Je n'ai jamais vraiment écouté la série télé Friends. Entre 1994 et 2004, j'avais de 22 à 32 ans. La vie de colocation s'éloignait de moi. Après 2 ans d'amour à distance avec l'amoureuse, elle choisissait de passer du 418 au 514 pour venir me rejoindre, en 1994, et, ensemble, nous avons bâti notre amour et tricoté deux chef d'oeuvres d'enfants dont nous sommes très fiers. Je graduais de l'Université, la belle également, nous étions très occupés à se bâtir amoureusement ensemble, mais professionnellement aussi. Là où personne ne nous attendais. En 1995, elle et moi habitions ensemble jusqu'à nos jours.
La série Friends n'avait pas capté mon intérêt (ça jouait à quelle heure ? quand ?). Nos rendez-vous étaient ailleurs dans la vie, sinon pour une fin du monde à 7 heures. On était trop occupés à vivre loin des écrans. En 2004, on avait une maison, 2 chats, 2 enfants. Dont une tout à fait naissante.
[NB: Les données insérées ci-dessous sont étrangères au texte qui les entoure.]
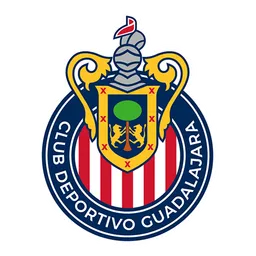 Escudo de Guadalajara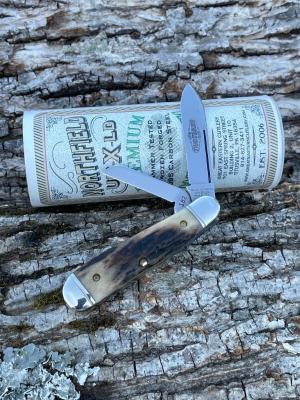 GEC NORTHFIELD 182216 STAG BEAGLE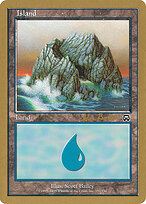 WC01.EN.AB337A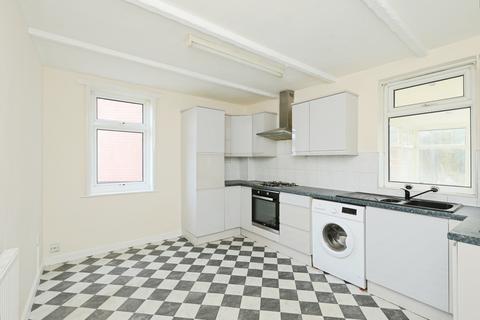 undefined, Paterson Road, Sheffield S25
Les créateurs de Friends peuvent bien se défendre en disant que justement, c'est le comportement qu'ils/elles voulaient décrier. Plusieurs fois, presque toujours, c'était utilisé à des fins humoristiques comme cet épisode où il se moque de Rachel & Phoebe prenant des cours d'auto-défense alors que lui serait maitre karatéka. Elles lui donnent une raclée. Sa solution ? Prendre des cours à son tour pour "battre" les filles.

Wach ! T'es dégueulasse Ross ! Toxique !

Jerry Maguire est une petite merde. Et celle qui le pourchasse amoureusement, incarnée par Renée Zelwegger, une potentielle assassine. Il est établi qu'elle est veuve. Il est aussi établi qu'elle a Jerry Maguire en tête depuis longtemps. Le manifeste qu'il rédige au début du film n'est que la confirmation que c'est celui qu'elle croyait qu'il soit, un homme qui a le courage de ses idées. Mais ils ne se connaissent pas. Tant de choses ne fonctionnent pas dans ce film. Elle ne sera jamais autre chose qu'utilitaire pour Maguire tout le film. J'ai 3 des films de Cameron Crowe : Say Anything, Almost Famous et celui-là. Il ne sait pas vraiment écrire les Femmes au cinéma. Dans Say Anything, la belle n'a aucune amie de fille ou presque. Hautement impossible. Elle semble fantasme. Dans Almost Famous ET Jerry Maguire c'est une groupie.

Il n'y a rien à comprendre de la passion de madame pour Monsieur dans Jerry Maguire. À moins qu'elle ne veuille le tuer. Alors qu'on pense qu'elle n'est que tristement veuve, on apprend plus loin que quand Jerry lui demande d'en parler, elle ne veut pas le faire et que le disparu était un homme horrible. Tant mieux qu'il soit mort, donc ?

La "rom-com", qui est davantage un "bro-com" dans une relation agent/joueur, a tout de même généré des lignes cultes de rom-com comme "You had me at Hello" ou "You complete me".
You had me at hello c'est justement ce que j'ai dit à Shakira quand je l'ai croisée.
Où étais-ce elle qui m'avait dit ça...?

Fight Club avait marqué les esprits, mais avec le recul on y voit aussi le germe de l'incel.
Ross était masculinité toxique "acceptable" pendant 10 ans.
"It may have been, Jones"
Jerry Maguire n'était pas une comédie romantique, une comédie, oui, mais l'amour y était vraiment bonheur d'occasion.Comme si ça avait été écrit par un gars qui à 16 ans, qui aurait travaillé dans un univers d'adulte dans les année 70...
La plupart des films/séries sont reflets de leurs époques.
Ils sont donc sujets à bien entendu, parfois mal vieillir. La relecture est entendue dès le départ.
Comme ces 2 scènes d'agressions sexuelles presque successives vers la fin de Saturday Night Fever.
Autre film largement aimé, mais qui comporte ce sérieux travers.
Confirmant encore qu'un(e) bon artiste, une vraie bonne oeuvre s'inscrit toujours dans la durée.